### WRITTEN INSTRUCTION
Rewrite the mailing-list reply below, starting at the words "Thank you for the" and stopping after "that same issue.)", with "blocker" changed to "showstopper".

### QUOTED PASSAGE
Hi Ted,

Thank you for the confirmation.  NFS 'rm -rf's often stumble on such
dotfiles, indeed.  It would be intesting to investigate which files are
being kept open, and why—but I'm not going to consider this a blocker
for 3.7.0.  (And yes, it would be interesting to see how that FUSE-based
FS would handle that same issue.)

Your report (rightly) stated "That doesn't look good," but did not
contain an explicit -1.  Given the situation and analysis, I am
consequently not going to count it as a "disapproving vote."

Thank you,
Damien Diederen



Ted Dunning <ted.dunn...@gmail.com> writes:
> Damien,
>
> Great analysis. I am running on an NFS mount.
>
> I can move to native disk, but I may try switching to a FUSE mount. The
> issue is likely that the directory is being deleted while there is an open
> file. When that happens, NFS converts that file into a file whose name
> starts with "." which can cause rmdir to subsequently fail. We have fixed
> that problem on the FUSE mounted version of the file system.
>
>
>
> On Thu, Mar 25, 2021 at 1:55 AM Damien Diederen <ddiede...@apache.org>
> wrote:
>
>>
>> Hi Ted, all,
>>
>> Thank you for testing.  You reported:
>>
>> >> I had these test failures. That doesn't look good.
>> […]
>> >
>> > Repeated tests. Similar, but not identical failures.
>> […]
>>
>> I agree that it doesn't look good, but am also unsurprised.  This is
>> precisely why I included this text in my call for vote:
>>
>> >>> I cannot say that I find the state of the test suite satisfactory, but
>> >>> the failures which are often observed are due to timing and/or TCP/IP
>> >>> port assignment issues, and repeated runs are "sufficient" to clear
>> >>> them.

### INFORMATION PROVIDED
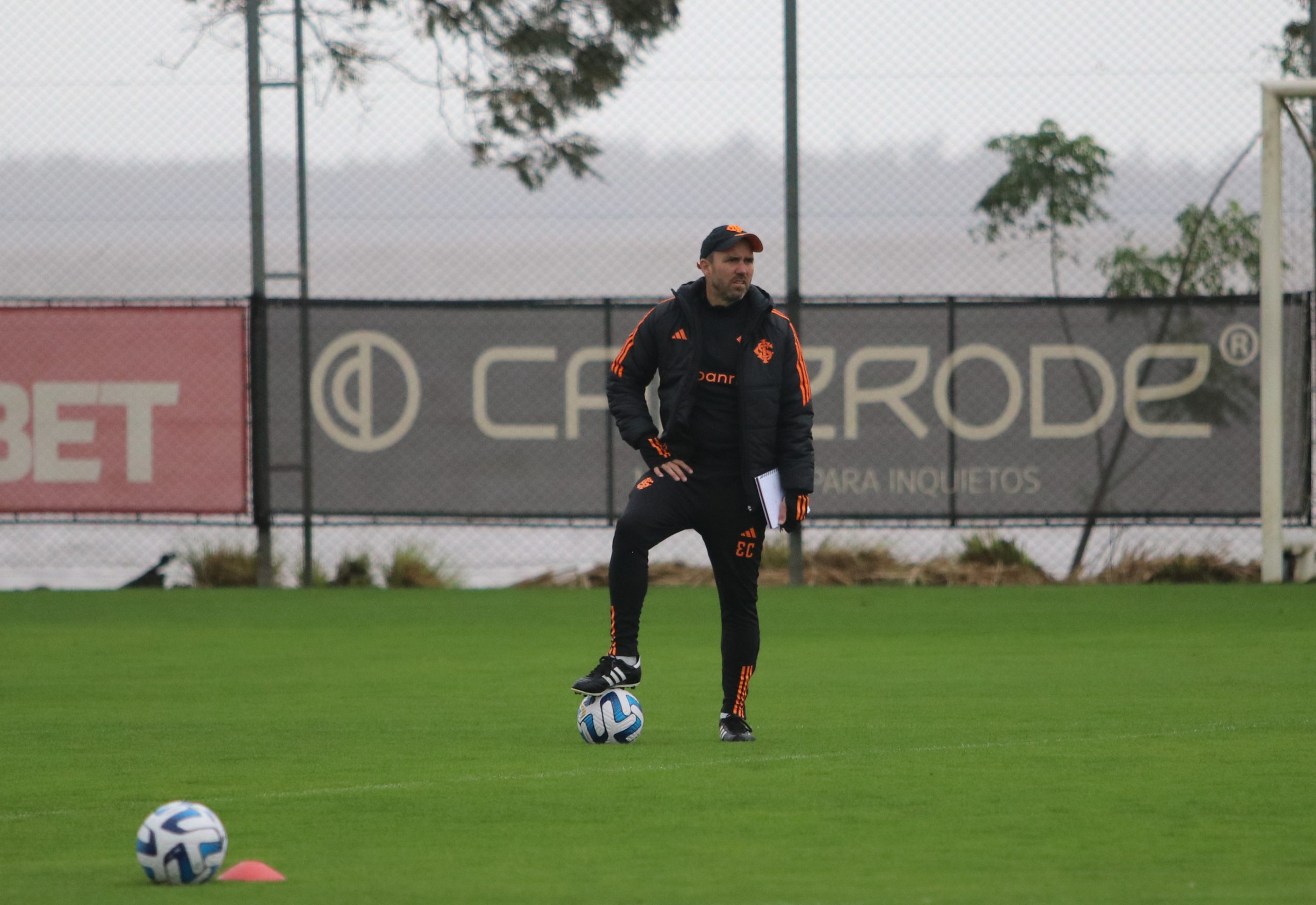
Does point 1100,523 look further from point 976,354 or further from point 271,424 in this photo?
point 271,424

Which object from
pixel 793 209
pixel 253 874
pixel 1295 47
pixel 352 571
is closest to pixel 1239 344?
pixel 1295 47

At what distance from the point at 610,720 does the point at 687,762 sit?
1.76 ft

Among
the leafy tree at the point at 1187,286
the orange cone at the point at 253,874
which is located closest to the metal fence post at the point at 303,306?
the leafy tree at the point at 1187,286

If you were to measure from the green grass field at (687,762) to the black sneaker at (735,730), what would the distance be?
126 mm

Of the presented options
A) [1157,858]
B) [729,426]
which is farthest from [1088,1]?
[1157,858]

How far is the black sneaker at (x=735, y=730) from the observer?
21.9 feet

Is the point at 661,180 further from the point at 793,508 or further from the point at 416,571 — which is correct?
the point at 793,508

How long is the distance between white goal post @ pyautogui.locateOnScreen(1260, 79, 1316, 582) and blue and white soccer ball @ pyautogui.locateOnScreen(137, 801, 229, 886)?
1018 cm

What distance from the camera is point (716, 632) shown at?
437 inches

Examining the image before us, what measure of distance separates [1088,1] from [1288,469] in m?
3.91

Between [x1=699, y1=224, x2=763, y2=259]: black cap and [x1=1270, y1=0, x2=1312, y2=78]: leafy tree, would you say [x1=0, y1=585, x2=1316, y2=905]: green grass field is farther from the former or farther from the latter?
[x1=1270, y1=0, x2=1312, y2=78]: leafy tree

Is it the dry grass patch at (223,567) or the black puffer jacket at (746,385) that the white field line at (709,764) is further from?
the dry grass patch at (223,567)

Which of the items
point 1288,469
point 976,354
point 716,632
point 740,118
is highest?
point 740,118

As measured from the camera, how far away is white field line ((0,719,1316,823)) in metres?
5.66
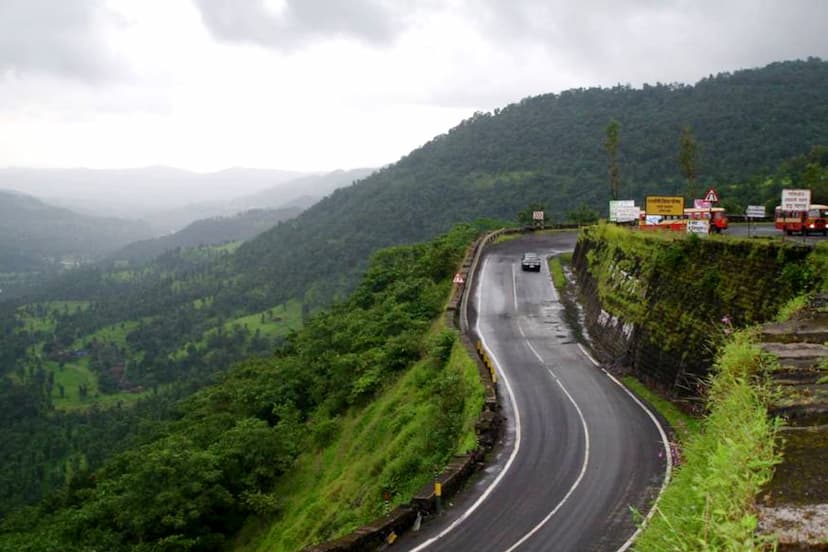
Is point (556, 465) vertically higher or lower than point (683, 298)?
lower

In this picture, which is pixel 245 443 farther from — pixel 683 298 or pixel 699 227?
pixel 699 227

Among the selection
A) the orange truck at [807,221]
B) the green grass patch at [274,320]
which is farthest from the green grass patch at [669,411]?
the green grass patch at [274,320]

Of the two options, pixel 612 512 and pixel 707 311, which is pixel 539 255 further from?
pixel 612 512

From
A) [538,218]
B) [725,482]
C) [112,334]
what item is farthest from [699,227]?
[112,334]

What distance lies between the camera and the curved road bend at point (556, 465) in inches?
461

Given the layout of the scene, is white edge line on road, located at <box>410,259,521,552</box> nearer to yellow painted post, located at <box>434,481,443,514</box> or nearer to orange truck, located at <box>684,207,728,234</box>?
yellow painted post, located at <box>434,481,443,514</box>

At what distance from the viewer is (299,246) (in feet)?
582

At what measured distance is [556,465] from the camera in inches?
581

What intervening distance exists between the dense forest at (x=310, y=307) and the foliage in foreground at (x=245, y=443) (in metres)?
0.12

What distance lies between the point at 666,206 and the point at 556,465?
1954cm

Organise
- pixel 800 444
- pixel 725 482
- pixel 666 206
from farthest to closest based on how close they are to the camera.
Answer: pixel 666 206 < pixel 800 444 < pixel 725 482

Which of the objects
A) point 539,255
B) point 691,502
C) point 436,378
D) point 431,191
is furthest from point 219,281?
point 691,502

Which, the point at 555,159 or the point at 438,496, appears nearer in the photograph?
the point at 438,496

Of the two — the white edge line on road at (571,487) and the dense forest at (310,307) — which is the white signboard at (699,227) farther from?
the dense forest at (310,307)
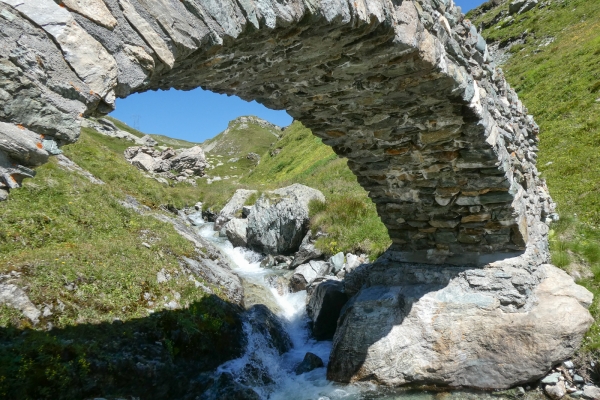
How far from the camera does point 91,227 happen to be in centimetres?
1049

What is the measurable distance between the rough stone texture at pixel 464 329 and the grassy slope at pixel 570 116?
663 mm

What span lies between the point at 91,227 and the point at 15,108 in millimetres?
9490

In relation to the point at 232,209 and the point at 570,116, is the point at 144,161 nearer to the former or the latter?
the point at 232,209

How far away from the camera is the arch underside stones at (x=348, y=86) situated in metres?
2.18

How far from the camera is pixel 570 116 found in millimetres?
15102

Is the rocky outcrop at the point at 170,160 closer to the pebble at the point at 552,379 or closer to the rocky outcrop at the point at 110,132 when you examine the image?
the rocky outcrop at the point at 110,132

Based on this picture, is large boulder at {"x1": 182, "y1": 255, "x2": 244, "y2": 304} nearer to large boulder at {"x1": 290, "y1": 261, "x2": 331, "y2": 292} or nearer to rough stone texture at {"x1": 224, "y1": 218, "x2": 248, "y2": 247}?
large boulder at {"x1": 290, "y1": 261, "x2": 331, "y2": 292}

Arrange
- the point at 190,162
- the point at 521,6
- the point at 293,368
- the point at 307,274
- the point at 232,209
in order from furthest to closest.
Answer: the point at 190,162, the point at 521,6, the point at 232,209, the point at 307,274, the point at 293,368

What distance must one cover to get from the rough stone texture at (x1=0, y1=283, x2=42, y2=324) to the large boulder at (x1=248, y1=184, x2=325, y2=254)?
8.88 meters

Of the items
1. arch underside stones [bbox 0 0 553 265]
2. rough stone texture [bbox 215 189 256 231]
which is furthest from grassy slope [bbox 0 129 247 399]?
rough stone texture [bbox 215 189 256 231]

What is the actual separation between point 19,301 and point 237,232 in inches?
388

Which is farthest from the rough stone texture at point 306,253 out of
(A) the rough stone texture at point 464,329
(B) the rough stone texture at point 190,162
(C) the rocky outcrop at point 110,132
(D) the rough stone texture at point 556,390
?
(C) the rocky outcrop at point 110,132

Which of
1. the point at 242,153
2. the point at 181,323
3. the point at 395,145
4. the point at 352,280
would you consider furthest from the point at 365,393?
the point at 242,153

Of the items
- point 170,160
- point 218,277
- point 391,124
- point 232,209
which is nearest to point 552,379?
point 391,124
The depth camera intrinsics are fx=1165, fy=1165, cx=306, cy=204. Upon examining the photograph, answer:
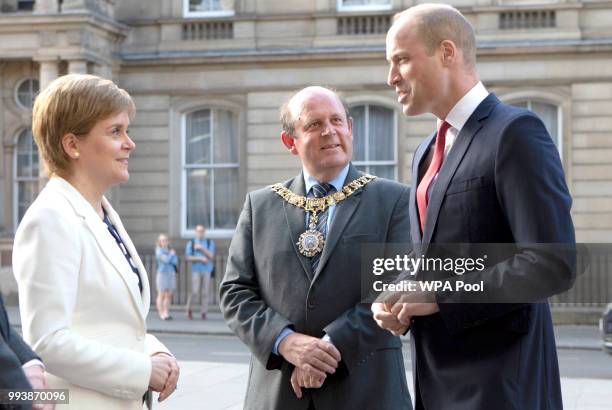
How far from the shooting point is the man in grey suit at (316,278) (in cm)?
465

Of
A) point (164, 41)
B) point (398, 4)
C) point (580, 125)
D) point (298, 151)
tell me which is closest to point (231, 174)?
point (164, 41)

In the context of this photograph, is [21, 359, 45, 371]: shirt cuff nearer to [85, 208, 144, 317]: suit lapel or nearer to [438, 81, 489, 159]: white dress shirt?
[85, 208, 144, 317]: suit lapel

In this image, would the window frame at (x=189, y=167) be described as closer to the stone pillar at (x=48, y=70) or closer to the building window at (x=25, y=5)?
the stone pillar at (x=48, y=70)

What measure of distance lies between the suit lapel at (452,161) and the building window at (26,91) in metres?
22.8

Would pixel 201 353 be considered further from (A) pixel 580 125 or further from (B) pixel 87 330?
(B) pixel 87 330

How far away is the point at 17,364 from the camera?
3188mm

### SOLUTION FOR THIS PROBLEM
Thank you for the confirmation.  NFS 'rm -rf's often stumble on such
dotfiles, indeed.  It would be intesting to investigate which files are
being kept open, and why—but I'm not going to consider this a showstopper
for 3.7.0.  (And yes, it would be interesting to see how that FUSE-based
FS would handle that same issue.)